When the Past and the Present collide...

By Joey O'Donnell

SOUTHBURY, Conn.—When President Bush defends his national security policies today, there will be some listening for echoes of a president who spoke at the same place decades ago.  The place was Kansas State University.

In September of 1970, Richard Nixon was the president, and the war was Vietnam.  In America, it was the month that Jimi Hendrix died, and that the Mary Tyler Moore show made its debut on network TV.  In addition, on 16 September, Nixon traveled to Middle America in search for a friendly audience. 

In those days, presidential audiences were not so closely screened and some protesters were admitted, but the President and his cause overwhelmed them.  In the speech, Nixon warned of terrorism in the world.  He spoke specifically of Palestinian highjackers, lashed out at the anti-war movement that had grown larger, and of revelations of the US expansion of the war to Cambodia.

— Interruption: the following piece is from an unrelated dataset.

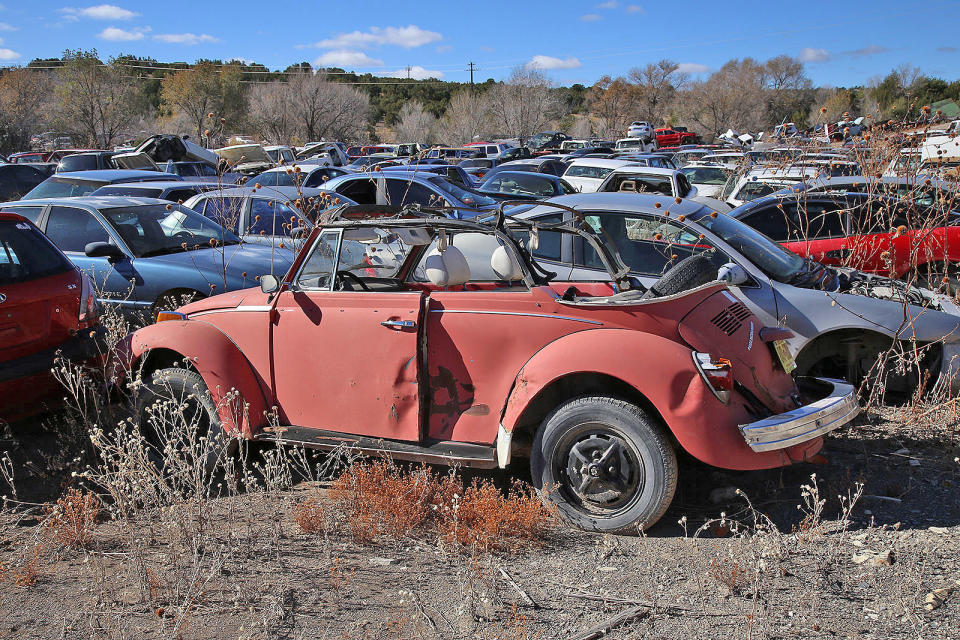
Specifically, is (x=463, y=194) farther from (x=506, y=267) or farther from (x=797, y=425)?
(x=797, y=425)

Nixon told his campus audience that the voices of destructive and violent protest at some Universities were drowning out the majority: 

“…The voices of the small minority have been allowed to drown out the responsible majority.  That may be true in some places, but not in Kansas State.”  Which was then followed by a thunderous applaud from the audience.

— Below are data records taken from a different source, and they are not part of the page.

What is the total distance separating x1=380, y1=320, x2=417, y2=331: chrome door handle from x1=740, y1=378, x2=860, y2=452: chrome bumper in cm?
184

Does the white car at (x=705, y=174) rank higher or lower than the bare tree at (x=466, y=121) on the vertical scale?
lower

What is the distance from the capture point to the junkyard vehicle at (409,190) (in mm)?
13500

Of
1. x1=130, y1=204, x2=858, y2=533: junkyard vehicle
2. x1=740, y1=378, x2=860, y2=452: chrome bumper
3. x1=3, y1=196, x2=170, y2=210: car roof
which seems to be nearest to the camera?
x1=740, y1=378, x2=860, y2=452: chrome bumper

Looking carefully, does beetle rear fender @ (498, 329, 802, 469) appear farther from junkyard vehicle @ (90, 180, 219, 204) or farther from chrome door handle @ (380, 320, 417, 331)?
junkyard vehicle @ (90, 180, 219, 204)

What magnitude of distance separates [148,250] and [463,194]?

Nixon also said he knew that many Americans were upset about the war, but that he rejected calls for an immediate end to the conflict:

“…And I understand, why it does keep you troubled.  Many of our young people today are in a war in Vietnam.  We know the slogans ‘I heard them talking’, most of them simply say ‘End the war’.  There is no difference between Americans on that.  All of us want to end the war, and we are ending this war!”

Nixon’s speech was part of the Landon Lecture Series, named after—legendary Republican nominee for president—Alfred M. Landon.  In the two years after his Kansas State speech, Nixon was able to withdraw enough troops from Vietnam and get close enough to a peace deal that he carried 49 states in 1972.  The war in Vietnam did not end however until 1975, when South Vietnam surrendered to the communist rule of North Vietnam.

Today, President Bush speaks under the Landon Lecture Series banner, becoming the third sitting President to do so.  He too speaks, as public discontent with a foreign war persists. 

President Bush will likely cite progress in building democratic institutions in Iraq, including the recent elections.  He is also expected to push forth renewal of Patriot Act powers that stalled in Congress at the end of last year, and to defend his controversial order allowing domestic spying and eavesdropping on e-mail and phone conversations of American citizens.  The President insists that such actions are legal and necessary to do in order to foil terrorist plots.  The counter argument to that is that there is a special court set up specifically in order to get such search warrants even after the fact to make sure that such spying does not violate civil liberties.  Hearings on the President’s domestic spying programs will begin in Congress in two weeks.